Material for this exercise:

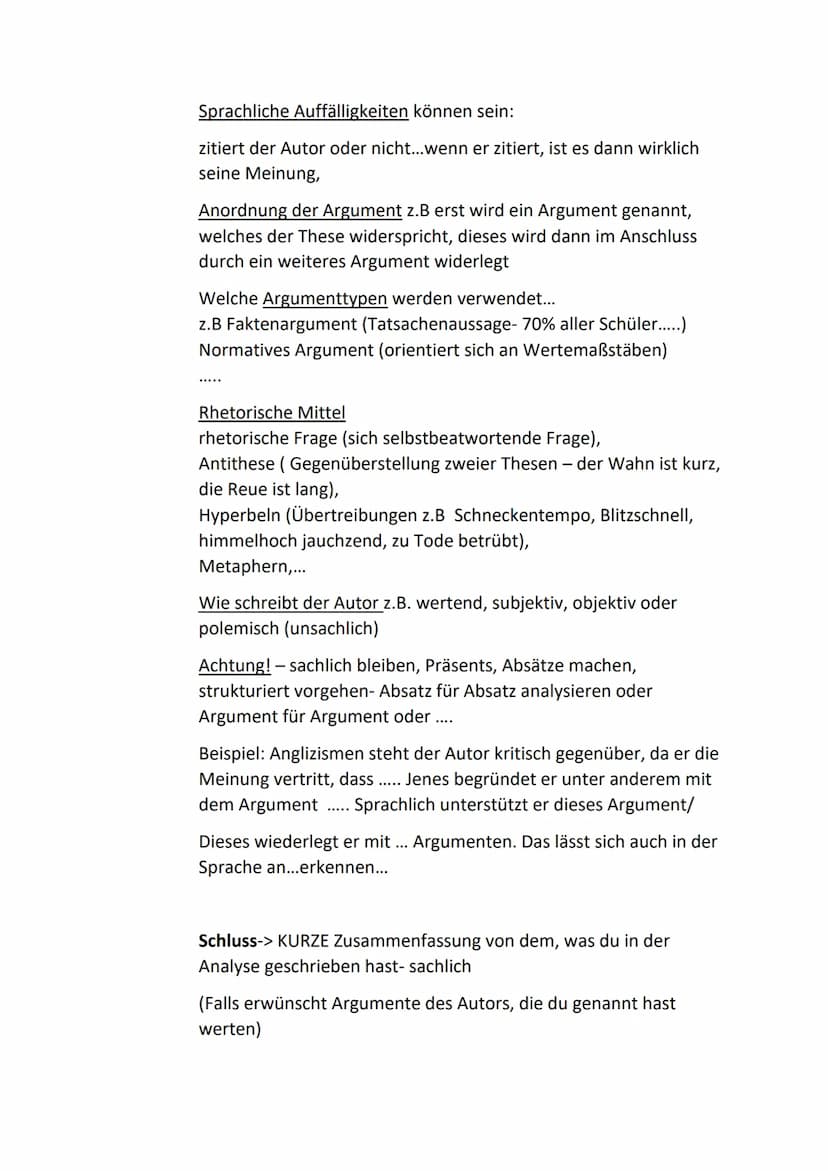 Sprachliche Auffälligkeiten können sein:

zitiert der Autor oder nicht…wenn er zitiert, ist es dann wirklich seine Meinung,

Anordnung der Argument z.B erst wird ein Argument genannt, welches der These widerspricht, dieses wird dann im Anschluss durch ein weiteres Argument widerlegt

Welche Argumenttypen werden verwendet…
z.B Faktenargument (Tatsachenaussage- 70% aller Schüler…..)
Normatives Argument (orientiert sich an Wertemaßstäben)
…..

Rhetorische Mittel
rhetorische Frage (sich selbstbeatwortende Frage),
Antithese ( Gegenüberstellung zweier Thesen – der Wahn ist kurz, die Reue ist lang),
Hyperbeln (Übertreibungen z.B Schneckentempo, Blitzschnell, himmelhoch jauchzend, zu Tode betrübt),
Metaphern,…

Wie schreibt der Autor z.B. wertend, subjektiv, objektiv oder polemisch (unsachlich)

Achtung! – sachlich bleiben, Präsents, Absätze machen, strukturiert vorgehen- Absatz für Absatz analysieren oder Argument für Argument oder ….

Beispiel: Anglizismen steht der Autor kritisch gegenüber, da er die Meinung vertritt, dass ….. Jenes begründet er unter anderem mit dem Argument ….. Sprachlich unterstützt er dieses Argument/

Dieses wiederlegt er mit … Argumenten. Das lässt sich auch in der Sprache an…erkennen…

Schluss-> KURZE Zusammenfassung von dem, was du in der Analyse geschrieben hast- sachlich

(Falls erwünscht Argumente des Autors, die du genannt hast werten)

Task requirements:
Copy out each record shown above without alteration, skipping any picture.

Response to the task:
 Sprachliche Auffälligkeiten können sein:

zitiert der Autor oder nicht…wenn er zitiert, ist es dann wirklich seine Meinung,

Anordnung der Argument z.B erst wird ein Argument genannt, welches der These widerspricht, dieses wird dann im Anschluss durch ein weiteres Argument widerlegt

Welche Argumenttypen werden verwendet…
z.B Faktenargument (Tatsachenaussage- 70% aller Schüler…..)
Normatives Argument (orientiert sich an Wertemaßstäben)
…..

Rhetorische Mittel
rhetorische Frage (sich selbstbeatwortende Frage),
Antithese ( Gegenüberstellung zweier Thesen – der Wahn ist kurz, die Reue ist lang),
Hyperbeln (Übertreibungen z.B Schneckentempo, Blitzschnell, himmelhoch jauchzend, zu Tode betrübt),
Metaphern,…

Wie schreibt der Autor z.B. wertend, subjektiv, objektiv oder polemisch (unsachlich)

Achtung! – sachlich bleiben, Präsents, Absätze machen, strukturiert vorgehen- Absatz für Absatz analysieren oder Argument für Argument oder ….

Beispiel: Anglizismen steht der Autor kritisch gegenüber, da er die Meinung vertritt, dass ….. Jenes begründet er unter anderem mit dem Argument ….. Sprachlich unterstützt er dieses Argument/

Dieses wiederlegt er mit … Argumenten. Das lässt sich auch in der Sprache an…erkennen…

Schluss-> KURZE Zusammenfassung von dem, was du in der Analyse geschrieben hast- sachlich

(Falls erwünscht Argumente des Autors, die du genannt hast werten)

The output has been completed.